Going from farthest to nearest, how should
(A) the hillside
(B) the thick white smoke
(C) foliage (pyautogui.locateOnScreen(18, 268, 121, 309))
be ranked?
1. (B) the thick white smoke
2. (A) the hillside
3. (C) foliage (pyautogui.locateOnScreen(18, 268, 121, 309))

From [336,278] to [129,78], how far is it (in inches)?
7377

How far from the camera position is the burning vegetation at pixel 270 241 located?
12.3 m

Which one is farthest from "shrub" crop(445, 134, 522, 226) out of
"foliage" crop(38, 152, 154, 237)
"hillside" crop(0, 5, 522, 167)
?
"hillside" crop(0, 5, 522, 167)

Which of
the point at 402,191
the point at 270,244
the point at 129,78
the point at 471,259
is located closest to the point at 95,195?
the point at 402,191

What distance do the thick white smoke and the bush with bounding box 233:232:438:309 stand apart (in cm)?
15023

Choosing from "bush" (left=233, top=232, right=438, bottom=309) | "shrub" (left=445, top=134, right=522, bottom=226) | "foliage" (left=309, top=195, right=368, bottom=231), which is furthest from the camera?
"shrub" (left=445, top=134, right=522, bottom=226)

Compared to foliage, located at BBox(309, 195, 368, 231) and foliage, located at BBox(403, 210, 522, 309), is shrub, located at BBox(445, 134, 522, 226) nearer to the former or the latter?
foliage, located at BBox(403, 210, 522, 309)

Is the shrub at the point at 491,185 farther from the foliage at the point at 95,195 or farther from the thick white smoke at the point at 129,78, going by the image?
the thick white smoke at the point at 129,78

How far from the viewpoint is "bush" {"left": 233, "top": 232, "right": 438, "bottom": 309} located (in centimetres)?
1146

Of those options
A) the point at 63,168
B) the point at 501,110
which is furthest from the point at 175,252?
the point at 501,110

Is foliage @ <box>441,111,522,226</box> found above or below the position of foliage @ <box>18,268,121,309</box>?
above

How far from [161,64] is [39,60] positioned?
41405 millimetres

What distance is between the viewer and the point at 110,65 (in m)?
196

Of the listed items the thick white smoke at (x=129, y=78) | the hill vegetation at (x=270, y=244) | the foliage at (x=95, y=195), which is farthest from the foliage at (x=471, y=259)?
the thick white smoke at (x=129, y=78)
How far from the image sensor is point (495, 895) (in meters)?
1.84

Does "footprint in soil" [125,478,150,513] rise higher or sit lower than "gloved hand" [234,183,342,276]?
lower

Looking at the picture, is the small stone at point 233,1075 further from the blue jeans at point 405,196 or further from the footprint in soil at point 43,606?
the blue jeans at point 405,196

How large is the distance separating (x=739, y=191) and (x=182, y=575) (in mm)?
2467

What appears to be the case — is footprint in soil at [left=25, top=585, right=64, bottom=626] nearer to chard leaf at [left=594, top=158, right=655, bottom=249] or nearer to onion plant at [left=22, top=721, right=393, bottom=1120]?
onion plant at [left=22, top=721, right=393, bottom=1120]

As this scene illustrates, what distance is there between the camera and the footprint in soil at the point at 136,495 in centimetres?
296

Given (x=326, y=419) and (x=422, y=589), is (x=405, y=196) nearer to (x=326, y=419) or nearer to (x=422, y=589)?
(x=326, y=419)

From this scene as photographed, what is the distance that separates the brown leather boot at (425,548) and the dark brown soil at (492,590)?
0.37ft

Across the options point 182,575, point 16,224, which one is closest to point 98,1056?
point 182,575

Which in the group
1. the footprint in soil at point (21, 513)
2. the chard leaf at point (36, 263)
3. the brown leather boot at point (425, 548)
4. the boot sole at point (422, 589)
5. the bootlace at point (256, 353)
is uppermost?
§ §
Problem requirements: Repeat the stretch of the listing above from the line containing "[125,478,150,513] rise higher" through the end of the listing, word for word.

Written answer:
Does "footprint in soil" [125,478,150,513] rise higher or sit lower than "gloved hand" [234,183,342,276]?
lower

Looking at the picture, is the small stone at point 233,1075 further from the blue jeans at point 405,196 or further from the footprint in soil at point 43,606?
the blue jeans at point 405,196

How large is the distance separating (x=739, y=191) and (x=182, y=575) (in mm)?
2467

What appears to be the case — is footprint in soil at [left=25, top=585, right=64, bottom=626] nearer to chard leaf at [left=594, top=158, right=655, bottom=249] or nearer to onion plant at [left=22, top=721, right=393, bottom=1120]?
onion plant at [left=22, top=721, right=393, bottom=1120]

As this scene illustrates, what distance is there between the camera and the footprint in soil at the point at 136,495 in centimetres?
296

Given (x=326, y=419) and (x=422, y=589), is (x=405, y=196) nearer to (x=326, y=419) or nearer to (x=422, y=589)?
(x=326, y=419)

From this scene as photographed, what is the distance that separates the brown leather boot at (425,548) and the dark brown soil at (492,590)?
0.37ft

Across the options point 182,575, point 16,224, which one is closest to point 98,1056?
point 182,575

Which in the group
1. the footprint in soil at point (21, 513)
2. the chard leaf at point (36, 263)
3. the brown leather boot at point (425, 548)
4. the boot sole at point (422, 589)
5. the bootlace at point (256, 353)
is uppermost?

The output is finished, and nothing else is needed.